CAIRO — At least 480 migrants were intercepted off the coast of Libya by local coast guard forces in the past 48 hours, according to the United Nation’s migration agency.
They are among the 4,500 people who have been brought back to Libya this year after attempting the dangerous Mediterranean Sea crossing to Europe, the International Organization for Migration said in a tweet Sunday.
Photos posted by the IOM Twitter feed showed workers distributing blankets to migrants after they arrived onshore, but the agency also voiced its objection to the treatment of migrants inside the war-torn country.
“We maintain that Libya is not a safe port,” it wrote.
It said that 310 migrants had been brought back to shore on Saturday night, and an additional 173 were returned on Sunday, in tweets.
In the years since the 2011 NATO-backed uprising that ousted and killed longtime dictator Moammar Gadhafi, Libya has emerged as the dominant transit point for migrants fleeing war and poverty in Africa and the Middle East.
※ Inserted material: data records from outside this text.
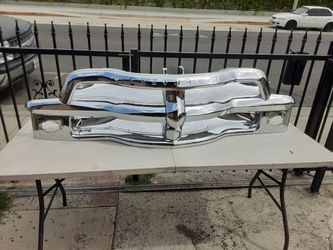 Grill for 1954 Chevy Pickup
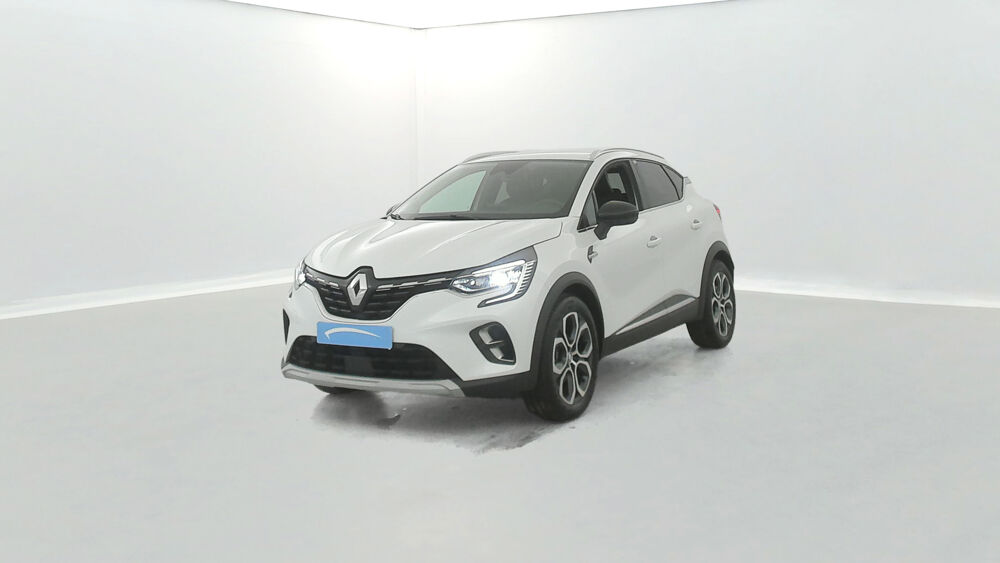Captur E-Tech full hybrid 145 Techno fast track 5p 2023 occasion 35170 Bruz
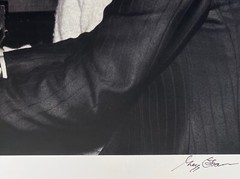 BEATLES RINGO STARR Hand Signed Limited Edition Photograph by GREGG COBARR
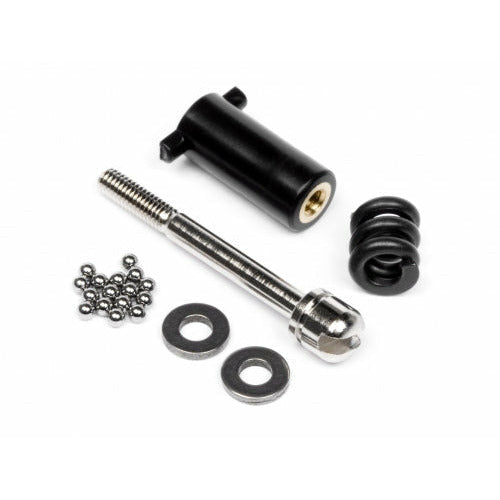 (Clearance Item) HB RACING Diff Maintenance Kit (2.6mm)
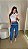 Cropped Regata Coringa - Imagem 1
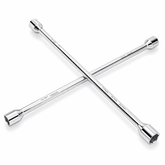 25 in. Four Way SAE Lug Wrench
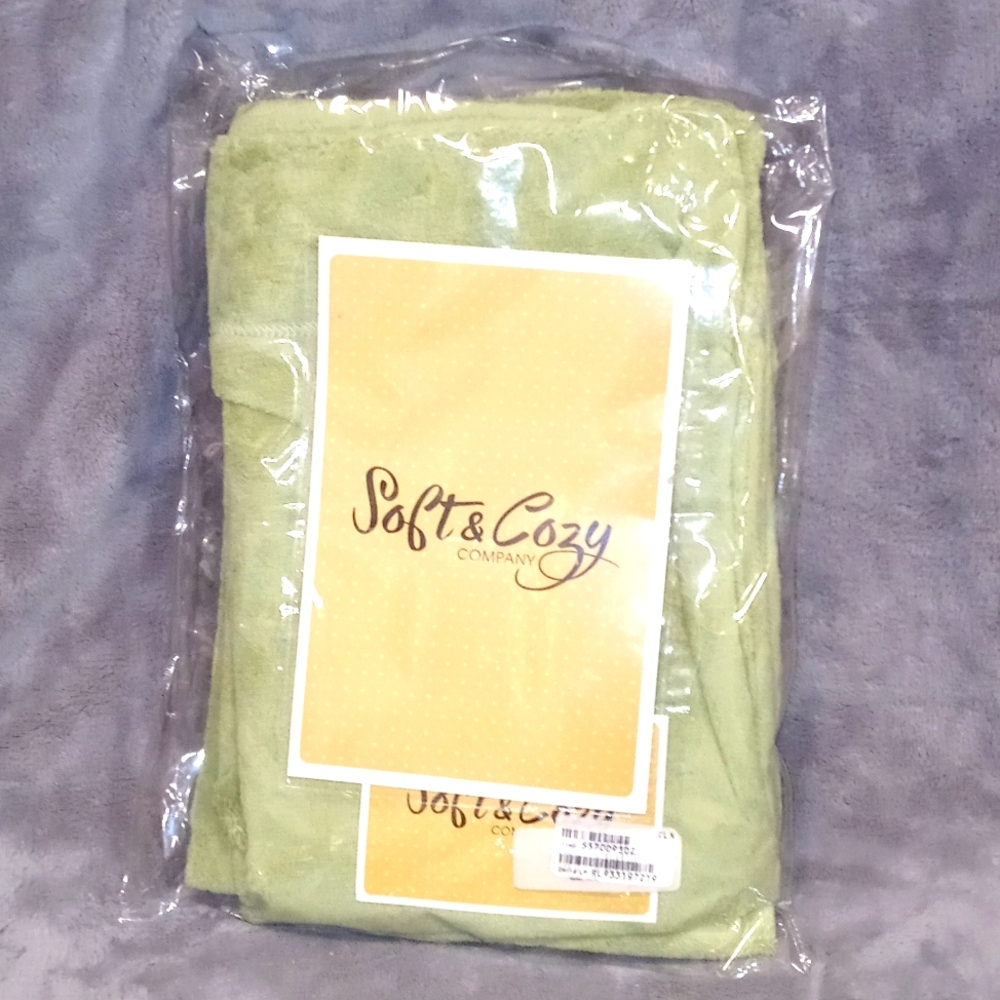 1231 Soft & Cozy 2 Piece Pillowcase Set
Smugglers often pack desperate families into ill-equipped rubber boats that stall and founder along the perilous Central Mediterranean route.
In recent years, the European Union has partnered with Libya’s coast guard and other local groups to stem such dangerous sea crossings. Rights groups, however, say those policies leave migrants at the mercy of armed groups or confined in squalid detention centers rife with abuses.
On Jan. 19, a boat carrying migrants bound for Europe capsized in the Mediterranean off the coast of Libya, and at least 43 people drowned. The tragedy marked the first maritime disaster in 2021 involving migrants seeking better lives in Europe. The IOM had cited survivors as saying that the dead were all men from West African nations.